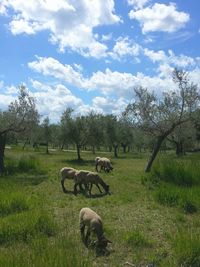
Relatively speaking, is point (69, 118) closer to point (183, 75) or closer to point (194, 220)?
point (183, 75)

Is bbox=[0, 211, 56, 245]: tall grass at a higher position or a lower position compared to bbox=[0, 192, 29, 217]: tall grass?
lower

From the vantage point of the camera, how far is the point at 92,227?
34.6 ft

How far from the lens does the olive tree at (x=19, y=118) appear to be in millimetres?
31469

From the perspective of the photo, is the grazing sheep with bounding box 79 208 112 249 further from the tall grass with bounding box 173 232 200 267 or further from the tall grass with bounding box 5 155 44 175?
the tall grass with bounding box 5 155 44 175

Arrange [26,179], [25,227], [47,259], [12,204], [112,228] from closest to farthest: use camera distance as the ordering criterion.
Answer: [47,259]
[25,227]
[112,228]
[12,204]
[26,179]

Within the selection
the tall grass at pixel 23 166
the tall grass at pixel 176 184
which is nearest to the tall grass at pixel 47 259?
the tall grass at pixel 176 184

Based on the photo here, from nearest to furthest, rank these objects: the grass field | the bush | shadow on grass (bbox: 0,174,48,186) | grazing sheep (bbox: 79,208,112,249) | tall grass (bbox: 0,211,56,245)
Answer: the grass field → grazing sheep (bbox: 79,208,112,249) → tall grass (bbox: 0,211,56,245) → the bush → shadow on grass (bbox: 0,174,48,186)

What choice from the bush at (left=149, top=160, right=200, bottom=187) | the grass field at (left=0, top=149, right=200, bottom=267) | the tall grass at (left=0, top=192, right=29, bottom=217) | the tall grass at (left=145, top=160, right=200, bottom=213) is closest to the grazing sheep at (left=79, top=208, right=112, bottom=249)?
the grass field at (left=0, top=149, right=200, bottom=267)

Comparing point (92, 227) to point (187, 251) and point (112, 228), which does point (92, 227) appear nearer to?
point (112, 228)

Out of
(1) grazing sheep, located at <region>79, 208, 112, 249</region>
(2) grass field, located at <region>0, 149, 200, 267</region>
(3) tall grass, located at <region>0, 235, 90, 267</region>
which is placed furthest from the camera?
(1) grazing sheep, located at <region>79, 208, 112, 249</region>

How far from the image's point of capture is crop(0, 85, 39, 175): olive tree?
3147 cm

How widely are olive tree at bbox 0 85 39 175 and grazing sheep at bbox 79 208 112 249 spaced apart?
21.1 meters

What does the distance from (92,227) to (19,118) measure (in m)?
22.5

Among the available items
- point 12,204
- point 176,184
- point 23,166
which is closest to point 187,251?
point 12,204
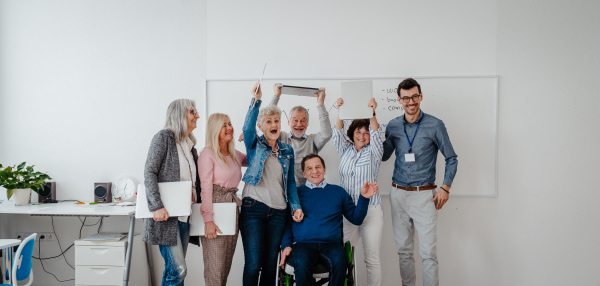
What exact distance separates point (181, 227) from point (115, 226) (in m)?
1.41

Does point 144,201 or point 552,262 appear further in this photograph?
point 552,262

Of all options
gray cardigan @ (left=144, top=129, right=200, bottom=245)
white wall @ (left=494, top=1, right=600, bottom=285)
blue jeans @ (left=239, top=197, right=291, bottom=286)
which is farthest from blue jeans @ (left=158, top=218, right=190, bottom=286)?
white wall @ (left=494, top=1, right=600, bottom=285)

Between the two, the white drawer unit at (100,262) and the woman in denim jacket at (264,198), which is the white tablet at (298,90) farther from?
the white drawer unit at (100,262)

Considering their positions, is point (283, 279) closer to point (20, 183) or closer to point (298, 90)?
point (298, 90)

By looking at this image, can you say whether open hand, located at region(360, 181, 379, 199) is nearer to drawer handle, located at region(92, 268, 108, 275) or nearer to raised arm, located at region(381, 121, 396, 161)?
raised arm, located at region(381, 121, 396, 161)

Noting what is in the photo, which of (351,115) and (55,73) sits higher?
(55,73)

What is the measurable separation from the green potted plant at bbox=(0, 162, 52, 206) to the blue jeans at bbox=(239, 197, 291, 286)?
202 cm

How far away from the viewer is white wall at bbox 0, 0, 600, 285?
2.87 metres

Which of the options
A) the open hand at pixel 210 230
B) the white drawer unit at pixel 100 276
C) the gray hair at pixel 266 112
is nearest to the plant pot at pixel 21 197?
the white drawer unit at pixel 100 276

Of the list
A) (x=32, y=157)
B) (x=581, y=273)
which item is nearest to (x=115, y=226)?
(x=32, y=157)

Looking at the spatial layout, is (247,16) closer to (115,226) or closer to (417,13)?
(417,13)

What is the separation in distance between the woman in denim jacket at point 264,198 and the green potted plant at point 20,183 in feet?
6.61

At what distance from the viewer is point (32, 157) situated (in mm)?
3123

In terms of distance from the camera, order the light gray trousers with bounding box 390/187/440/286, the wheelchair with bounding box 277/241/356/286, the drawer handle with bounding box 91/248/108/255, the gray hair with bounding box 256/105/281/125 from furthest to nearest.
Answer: the drawer handle with bounding box 91/248/108/255 < the light gray trousers with bounding box 390/187/440/286 < the gray hair with bounding box 256/105/281/125 < the wheelchair with bounding box 277/241/356/286
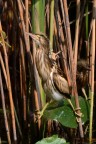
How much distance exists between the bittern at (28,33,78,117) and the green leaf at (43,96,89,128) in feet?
0.22

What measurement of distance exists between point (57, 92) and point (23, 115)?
1.82ft

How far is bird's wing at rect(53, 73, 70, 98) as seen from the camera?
10.2ft

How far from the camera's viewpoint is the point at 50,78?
310cm

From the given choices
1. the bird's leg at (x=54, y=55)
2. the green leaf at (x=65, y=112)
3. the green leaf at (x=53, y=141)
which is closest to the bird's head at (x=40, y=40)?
the bird's leg at (x=54, y=55)

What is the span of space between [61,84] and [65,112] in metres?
0.20

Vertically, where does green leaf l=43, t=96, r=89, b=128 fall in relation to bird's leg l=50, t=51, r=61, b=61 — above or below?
below

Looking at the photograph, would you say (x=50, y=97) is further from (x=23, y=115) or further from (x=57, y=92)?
(x=23, y=115)

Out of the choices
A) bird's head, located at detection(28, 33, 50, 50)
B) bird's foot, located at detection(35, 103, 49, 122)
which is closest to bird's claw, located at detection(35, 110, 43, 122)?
bird's foot, located at detection(35, 103, 49, 122)

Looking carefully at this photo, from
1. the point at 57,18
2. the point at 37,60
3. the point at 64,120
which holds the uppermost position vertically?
the point at 57,18

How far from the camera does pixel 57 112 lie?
305 cm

WHAT IS ASKED:
Count the lines in the records above that contain the string "wheelchair", treating uppercase and lowercase as different, and reply with the number alone.

SOLUTION TO THE EXERCISE:
2